• TASK INSTRUCTIONS: Write out the entire listing below exactly as it appears, minus any pictures.

• SOURCE MATERIAL:
⁂

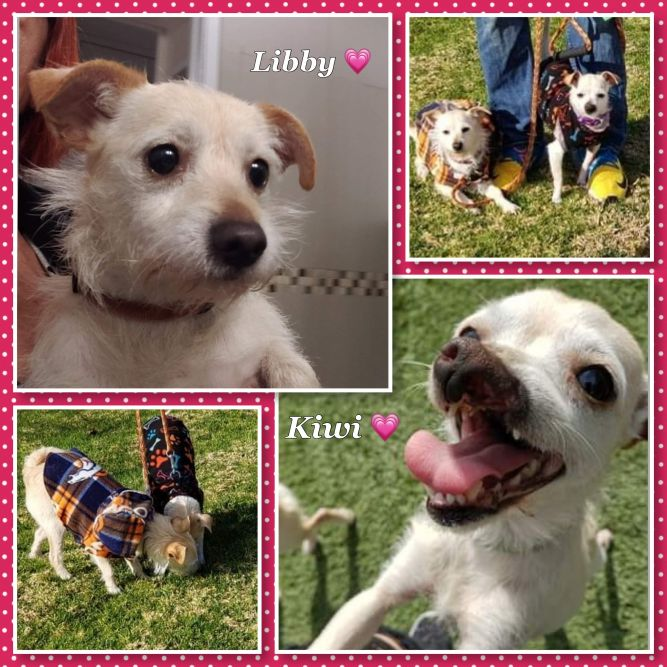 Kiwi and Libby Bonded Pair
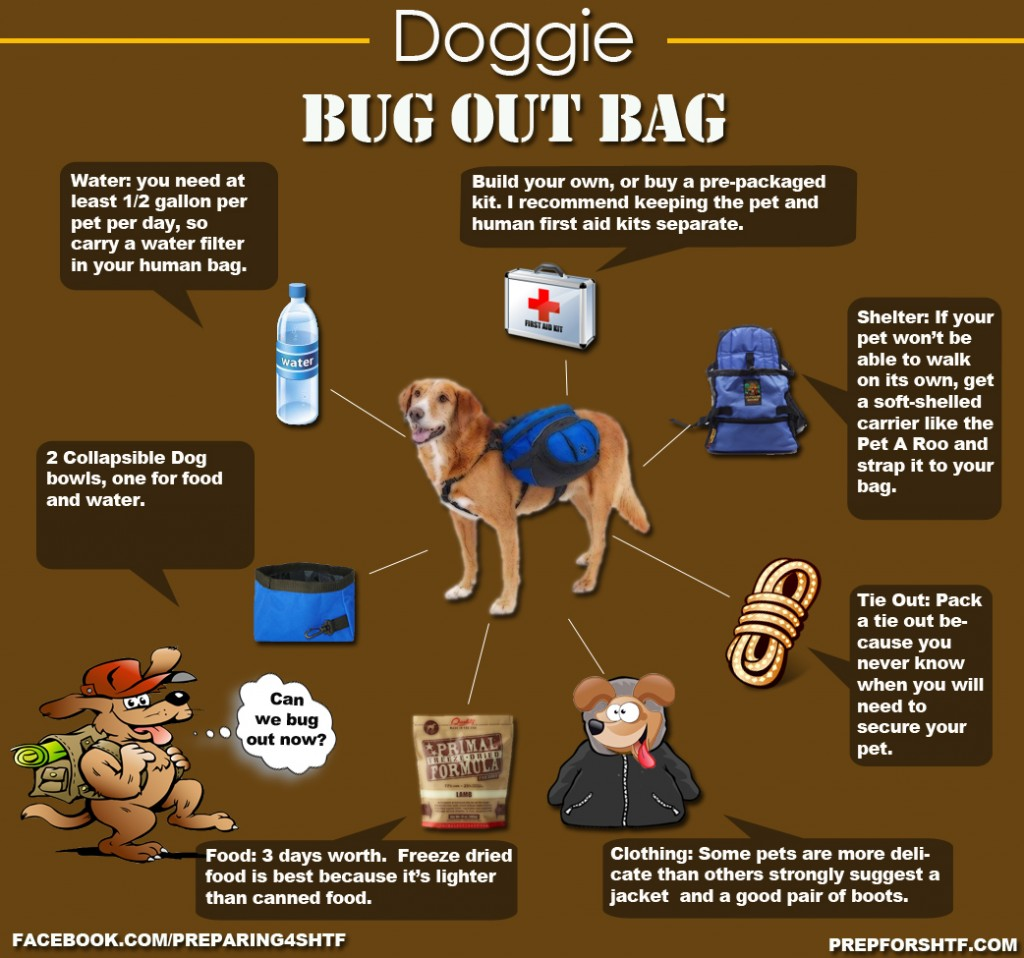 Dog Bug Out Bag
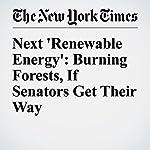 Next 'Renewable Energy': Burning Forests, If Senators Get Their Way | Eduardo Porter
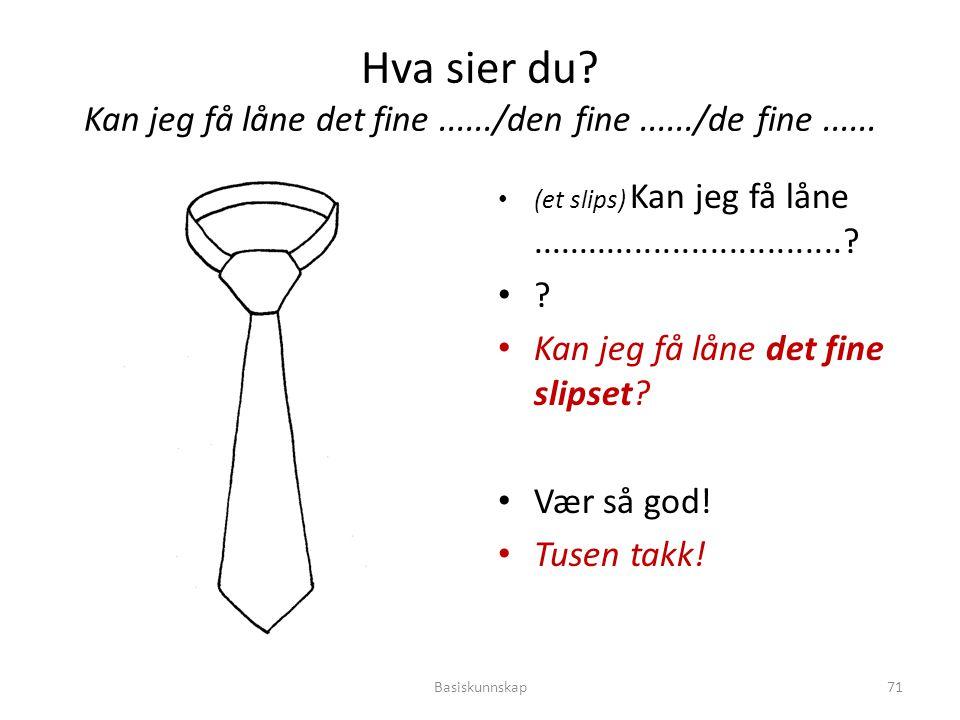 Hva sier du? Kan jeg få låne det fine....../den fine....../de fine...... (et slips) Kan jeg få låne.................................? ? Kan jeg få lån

⁂

• SOLUTION:
 Kiwi and Libby Bonded Pair
 Dog Bug Out Bag
 Next 'Renewable Energy': Burning Forests, If Senators Get Their Way | Eduardo Porter
 Hva sier du? Kan jeg få låne det fine....../den fine....../de fine...... (et slips) Kan jeg få låne.................................? ? Kan jeg få lån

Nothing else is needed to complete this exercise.